• [EXERCISES TO COMPLETE]
1. Answer these questions from the essay on getting so much accomplished:
(a) What did the first friend say takes up most of her time?
(b) What did the second friend's husband do after coming in from work?
(c) Where did the writer eat salads last summer?
2. Write the next part of the essay on getting so much accomplished, picking up after its final sentence.

• [TEXT FOR ANALYSIS]
══════════════════════════════
How I get so much accomplished

A few years ago, a friend of mine said to me, “I don’t know how you take on so much. I just don’t have time for anything.”

I remember looking at her in complete puzzlement. She was single. She had no kids. “What takes up most of your time?” I asked, trying to look benign. “It’s work,” she said as if it were obvious. “It takes up so much of my time I have none left.”

Her honest confusion over my honest confusion left us both unable to move the conversation ahead any further. I tried to imagine what she did each evening that left her feeling like her time was consumed by work. It took a few years before a different friend offered me some insight. This other friend had been pushing her husband to stop coming in from work and going straight to the couch to watch TV until bedtime, then getting up and starting the cycle over. “It’s exhausting to him,” she said. “He feels like he spends his whole evening getting mentally ready for work.”

I wasn’t sure if this new insight was what consumed the evenings of my first friend, but I began to get an understanding of what happens when quiet time is spent in idleness and not productivity. The idle time of my friend’s husband meant that the complaints of his day could never be put aside. Every negative interaction fuelled his inner dialogue. Every heavy work demand caused him to believe he needed to rest like a prizefighter between rounds. I’m sure this is not universally true. I’m equally sure that when quiet time doesn’t include something distracting, pleasurable, or productive, a person’s brain does not get the chance to rest.

I have heard it frequently said, “If you want something done, ask a busy person.” It’s true. Let me start by saying the reason I get so much done is because I am committed to being busy with something productive. If you know me in real life, you know that my vacations look like an over scheduled itinerary. That’s not an accident.

I rely on my personal time to provide me with a bank of memories I can draw from. Last summer as I drove up and down our island, taking walks on deserted beaches and taking photos of deserted towns (we are a tourist destination that was visually different during the pandemic summer of 2020), I was stocking my brain with memories I would need when work demands – and pandemic demands – were taking their toll. I ate salads on the tailgate of my van and had lattes in the rain. I hiked miles of second growth forest. I was alone much of the time, something that might bother me in normal times, but allowed me to not carry other people’s stress when mental health issues were stretching us all to our limits. My vacation was busy. It is also filled with memories.
══════════════════════════════
• [GIVEN ENTRIES]

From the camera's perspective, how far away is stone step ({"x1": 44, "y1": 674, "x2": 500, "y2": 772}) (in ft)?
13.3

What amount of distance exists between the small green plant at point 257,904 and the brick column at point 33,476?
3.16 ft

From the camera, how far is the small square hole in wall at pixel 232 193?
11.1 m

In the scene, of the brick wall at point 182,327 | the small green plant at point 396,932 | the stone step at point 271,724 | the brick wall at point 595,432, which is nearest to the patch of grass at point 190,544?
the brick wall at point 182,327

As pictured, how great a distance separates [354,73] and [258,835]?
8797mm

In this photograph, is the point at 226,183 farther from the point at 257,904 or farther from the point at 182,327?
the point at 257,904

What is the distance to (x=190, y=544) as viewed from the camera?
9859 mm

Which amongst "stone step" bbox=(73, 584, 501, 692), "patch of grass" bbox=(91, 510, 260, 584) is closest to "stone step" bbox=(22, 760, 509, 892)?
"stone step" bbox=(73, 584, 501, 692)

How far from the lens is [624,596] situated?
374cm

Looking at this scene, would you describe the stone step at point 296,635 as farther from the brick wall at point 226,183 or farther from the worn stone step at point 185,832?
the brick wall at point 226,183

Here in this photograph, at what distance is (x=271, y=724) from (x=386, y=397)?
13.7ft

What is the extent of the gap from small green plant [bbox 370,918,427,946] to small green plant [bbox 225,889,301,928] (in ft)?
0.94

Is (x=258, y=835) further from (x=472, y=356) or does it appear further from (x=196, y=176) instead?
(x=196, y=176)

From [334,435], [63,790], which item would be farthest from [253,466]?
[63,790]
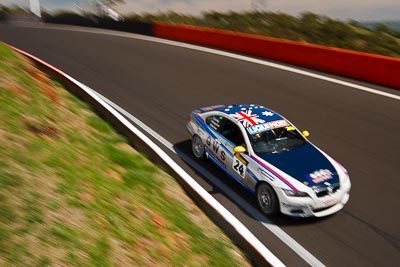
══════════════════════════════
• [ANSWERS TO THIS EXERCISE]
1.
(a) Work.
(b) He went straight to the couch and watched TV until bedtime.
(c) On the tailgate of the writer's van.

2.
What does not give me memories is when I sit on the couch and watch Netflix. I do that too. But my life isn’t punctuated with memories that make each day different from the other. Instead, my life becomes a blur of really good programs that were entertaining, but not productive.

I crave productivity. I can say that with complete sincerity because I am sitting here on my own time writing this blog post. Writing is both a productive and a creative need for me. Which begs the question: how do I get so much done? I get teased by how many committees and how many volunteer hours I complete each month. HEU members call me at all hours because they know I will answer. I get so much accomplished because it feels important and good to never have a wasted day or a wasted hour that wasn’t strategically allotted in my schedule. I chunk my time like a pro. I set goals. I have a big picture vision that I commit to each day.

If you are reading this article, my assumption is that you are looking for a roadmap on how to get more done. I will tell you this incredibly unsatisfying tip: you get more done by doing more.

Yep. That’s what I’m saying. If you want to get more done, add a project into your life. Plant flowers. Hold a fundraiser. Write a book. Put it into your life, build your schedule around that single focus, and watch your productivity rise. You don’t get more done by coming home and watching TV each night and then hoping your weekend will be the time you rise like a phoenix from the ashes of your week.

Protect your calendar. You only get twenty-four hours in your day. If someone asks what you’re doing and you say, “nothing,” figure out whether you are willing to invite them into that time block or if you had a plan to do “nothing” on purpose. Then protect that time with the decision you made. I get a lot accomplished because I do a lot. I get a lot done because the pinging of my phone is not the priority. It’s a distraction from my priorities.

That’s a choice. Sometimes I make that choice every day. Sometimes I have to make it in the moment. It’s always a choice. It can be yours too.

Never underestimate your potential to be more productive.